Vanderbilt University biophysicist Gregor Neuert, Ph.D., M.Eng., is among 50 recipients of the 2014 National Institutes of Health (NIH) Director’s New Innovator Award. Each award provides up to $1.5 million in direct research support over five years.
The award, established in 2007 by the NIH Common Fund, supports early-career investigators who propose “highly innovative” projects that could have great impact on biomedical or behavioral science.
Neuert, assistant professor of Molecular Physiology and Biophysics and of Biomedical Engineering, uses quantitative single-cell/single molecule experiments, genetics and mathematical models to understand how coding and non-coding genes are regulated and how signals are transmitted across cell membranes.
Last year he and his colleagues reported in Science magazine on predictive models they developed for complex gene expression and signaling pathways in budding yeast. The modeling should aid efforts to better understand and treat human diseases such as cancer, they concluded.
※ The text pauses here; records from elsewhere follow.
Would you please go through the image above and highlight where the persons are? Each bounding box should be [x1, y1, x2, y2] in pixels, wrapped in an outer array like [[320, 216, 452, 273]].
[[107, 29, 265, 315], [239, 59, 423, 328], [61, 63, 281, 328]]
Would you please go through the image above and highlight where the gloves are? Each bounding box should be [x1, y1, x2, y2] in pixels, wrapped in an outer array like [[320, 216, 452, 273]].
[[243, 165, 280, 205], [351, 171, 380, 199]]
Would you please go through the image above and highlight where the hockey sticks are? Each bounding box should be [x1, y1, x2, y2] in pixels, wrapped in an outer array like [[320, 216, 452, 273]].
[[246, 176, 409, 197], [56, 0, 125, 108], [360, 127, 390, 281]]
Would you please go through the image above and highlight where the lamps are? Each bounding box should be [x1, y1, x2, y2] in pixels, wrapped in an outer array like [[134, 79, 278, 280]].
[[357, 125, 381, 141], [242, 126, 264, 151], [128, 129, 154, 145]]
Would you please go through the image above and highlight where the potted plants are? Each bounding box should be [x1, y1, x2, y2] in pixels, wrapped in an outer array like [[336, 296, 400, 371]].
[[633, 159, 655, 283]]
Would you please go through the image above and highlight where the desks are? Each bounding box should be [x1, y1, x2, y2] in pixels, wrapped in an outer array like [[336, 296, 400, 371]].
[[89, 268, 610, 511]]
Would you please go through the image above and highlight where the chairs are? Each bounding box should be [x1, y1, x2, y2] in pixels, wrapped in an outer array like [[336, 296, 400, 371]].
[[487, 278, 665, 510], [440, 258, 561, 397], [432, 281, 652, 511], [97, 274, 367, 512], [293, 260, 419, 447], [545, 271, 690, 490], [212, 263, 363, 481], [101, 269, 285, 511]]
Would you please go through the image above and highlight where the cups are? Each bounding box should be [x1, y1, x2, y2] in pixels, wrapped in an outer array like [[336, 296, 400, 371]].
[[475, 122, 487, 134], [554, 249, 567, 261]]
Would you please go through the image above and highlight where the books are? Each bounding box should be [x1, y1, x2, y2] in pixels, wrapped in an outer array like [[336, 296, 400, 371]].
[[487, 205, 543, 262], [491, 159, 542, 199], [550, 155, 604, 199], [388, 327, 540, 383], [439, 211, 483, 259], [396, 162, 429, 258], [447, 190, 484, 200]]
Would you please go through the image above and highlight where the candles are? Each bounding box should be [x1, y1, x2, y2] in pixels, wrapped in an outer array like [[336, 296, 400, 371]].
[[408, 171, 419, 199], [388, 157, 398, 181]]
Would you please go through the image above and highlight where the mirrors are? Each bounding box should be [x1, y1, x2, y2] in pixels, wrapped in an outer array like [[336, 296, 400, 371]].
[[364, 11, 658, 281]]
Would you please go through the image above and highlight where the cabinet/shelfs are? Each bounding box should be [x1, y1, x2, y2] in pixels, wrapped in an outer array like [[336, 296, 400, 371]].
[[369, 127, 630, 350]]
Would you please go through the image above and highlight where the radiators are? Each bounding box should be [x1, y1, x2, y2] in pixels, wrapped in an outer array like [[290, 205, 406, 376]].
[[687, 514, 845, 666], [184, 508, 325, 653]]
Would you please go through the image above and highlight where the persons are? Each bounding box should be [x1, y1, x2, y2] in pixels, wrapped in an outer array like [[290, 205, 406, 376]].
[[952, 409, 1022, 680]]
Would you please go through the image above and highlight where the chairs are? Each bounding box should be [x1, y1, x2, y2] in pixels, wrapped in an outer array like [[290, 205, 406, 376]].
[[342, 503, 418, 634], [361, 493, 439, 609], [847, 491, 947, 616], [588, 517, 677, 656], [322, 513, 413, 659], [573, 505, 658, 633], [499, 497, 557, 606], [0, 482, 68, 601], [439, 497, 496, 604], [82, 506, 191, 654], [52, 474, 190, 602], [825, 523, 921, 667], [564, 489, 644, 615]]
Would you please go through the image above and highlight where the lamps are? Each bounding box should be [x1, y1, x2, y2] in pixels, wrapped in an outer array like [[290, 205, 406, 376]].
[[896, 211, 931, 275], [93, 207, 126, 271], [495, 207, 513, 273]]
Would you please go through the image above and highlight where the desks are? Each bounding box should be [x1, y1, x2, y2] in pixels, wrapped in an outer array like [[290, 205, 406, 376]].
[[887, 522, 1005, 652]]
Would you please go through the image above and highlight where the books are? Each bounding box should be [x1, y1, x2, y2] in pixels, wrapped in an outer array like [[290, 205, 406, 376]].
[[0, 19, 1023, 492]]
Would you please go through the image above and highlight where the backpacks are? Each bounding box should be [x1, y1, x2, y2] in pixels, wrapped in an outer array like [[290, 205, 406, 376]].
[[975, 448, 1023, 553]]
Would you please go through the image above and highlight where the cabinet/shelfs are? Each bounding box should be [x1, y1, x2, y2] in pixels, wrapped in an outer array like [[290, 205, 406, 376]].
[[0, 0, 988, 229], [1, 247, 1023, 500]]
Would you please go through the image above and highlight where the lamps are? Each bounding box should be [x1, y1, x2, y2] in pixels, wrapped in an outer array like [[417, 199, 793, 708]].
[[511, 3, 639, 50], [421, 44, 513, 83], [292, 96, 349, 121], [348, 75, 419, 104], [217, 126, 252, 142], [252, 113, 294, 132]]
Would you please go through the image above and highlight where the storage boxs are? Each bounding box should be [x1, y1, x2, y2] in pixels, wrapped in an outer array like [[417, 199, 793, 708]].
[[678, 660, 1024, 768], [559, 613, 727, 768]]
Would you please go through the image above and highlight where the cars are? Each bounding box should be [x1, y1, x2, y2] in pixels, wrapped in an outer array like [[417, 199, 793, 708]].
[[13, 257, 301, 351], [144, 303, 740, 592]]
Neuert, who was trained in Germany, was recruited to Vanderbilt in 2012 after completing a postdoctoral fellowship at the Massachusetts Institute of Technology (MIT).
He is the fourth Vanderbilt scientist to receive a New Innovator Award. The others are Sean Davies, Ph.D. (2007), Melanie Ohi, Ph.D. (2008), and Qi Zhang, Ph.D. (2011).
The 2014 recipients will be honored in December at the High Risk-High Reward Research Symposium at the NIH in Bethesda, Maryland.